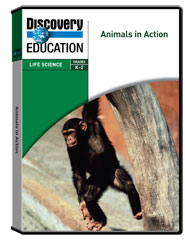 Animals in Action DVD
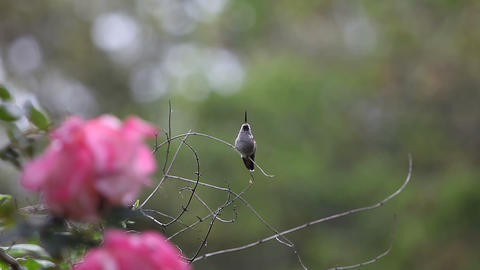 Baby Hummingbird Falls Off Perch stock footage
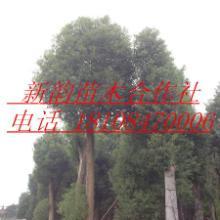 供应香樟益阳香樟,香樟大树首选湖南绿之韵苗圃图片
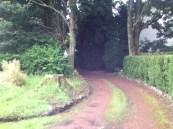 2012 Lane leading to Main Street (PV)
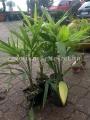 Trachycarpus fortunei 60cm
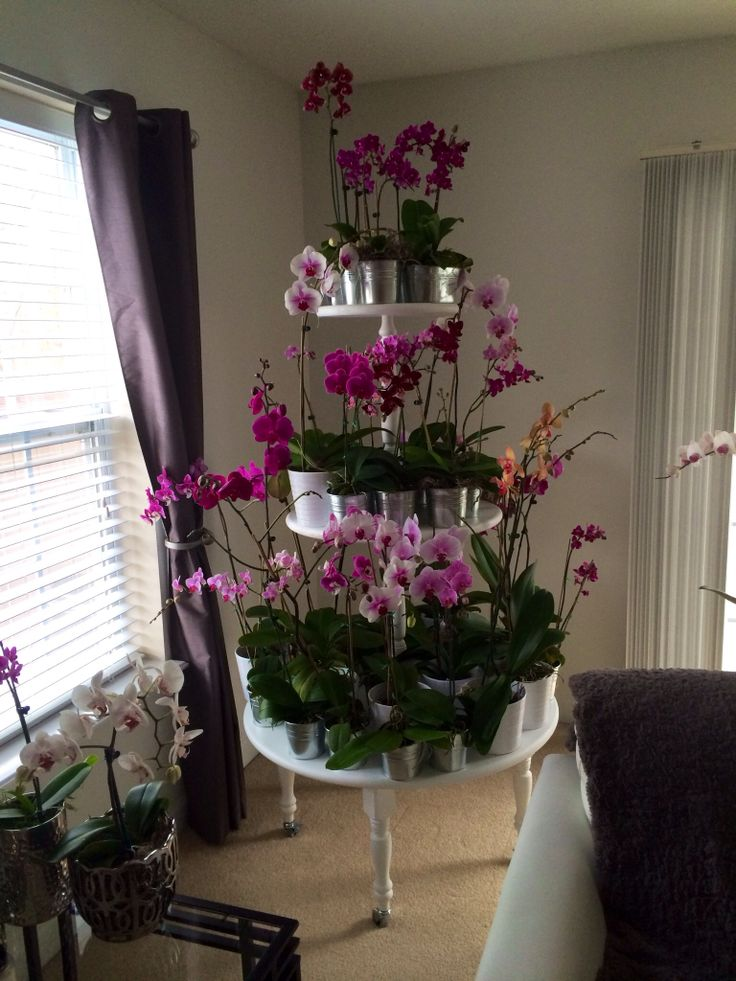 Orchid Plant Stand What A Wonderful Idea Orchids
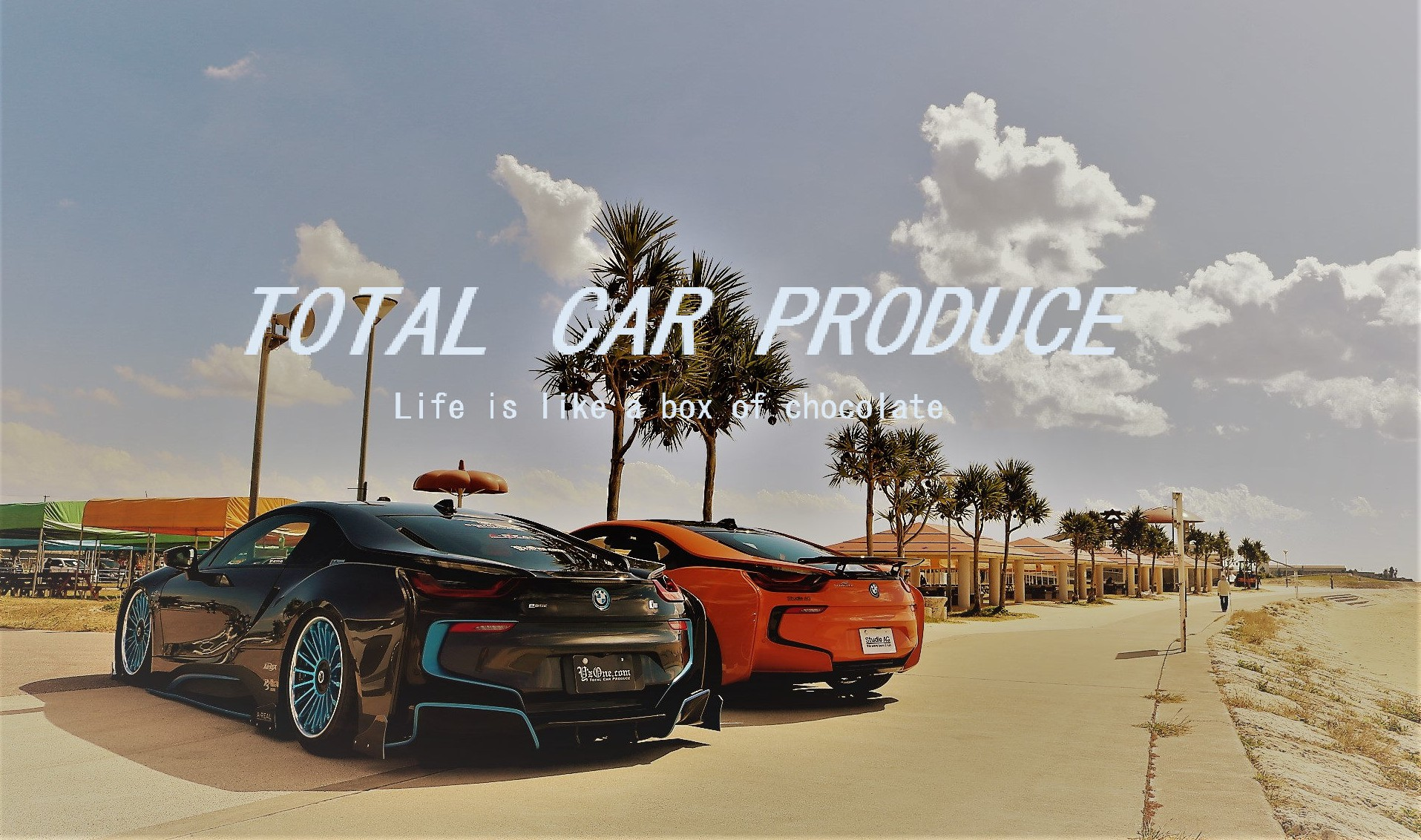 TOTAL CAR PRODUCE Life is like a box of chocolate.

◆ ◆ ◆

Your reply should hold exactly the lines from the line containing "Baby Hummingbird Falls" through the final line of the listing, and none of the pictures.

[Answer to this problem]
 Baby Hummingbird Falls Off Perch stock footage
 供应香樟益阳香樟,香樟大树首选湖南绿之韵苗圃图片
 2012 Lane leading to Main Street (PV)
 Trachycarpus fortunei 60cm
 Orchid Plant Stand What A Wonderful Idea Orchids
 TOTAL CAR PRODUCE Life is like a box of chocolate.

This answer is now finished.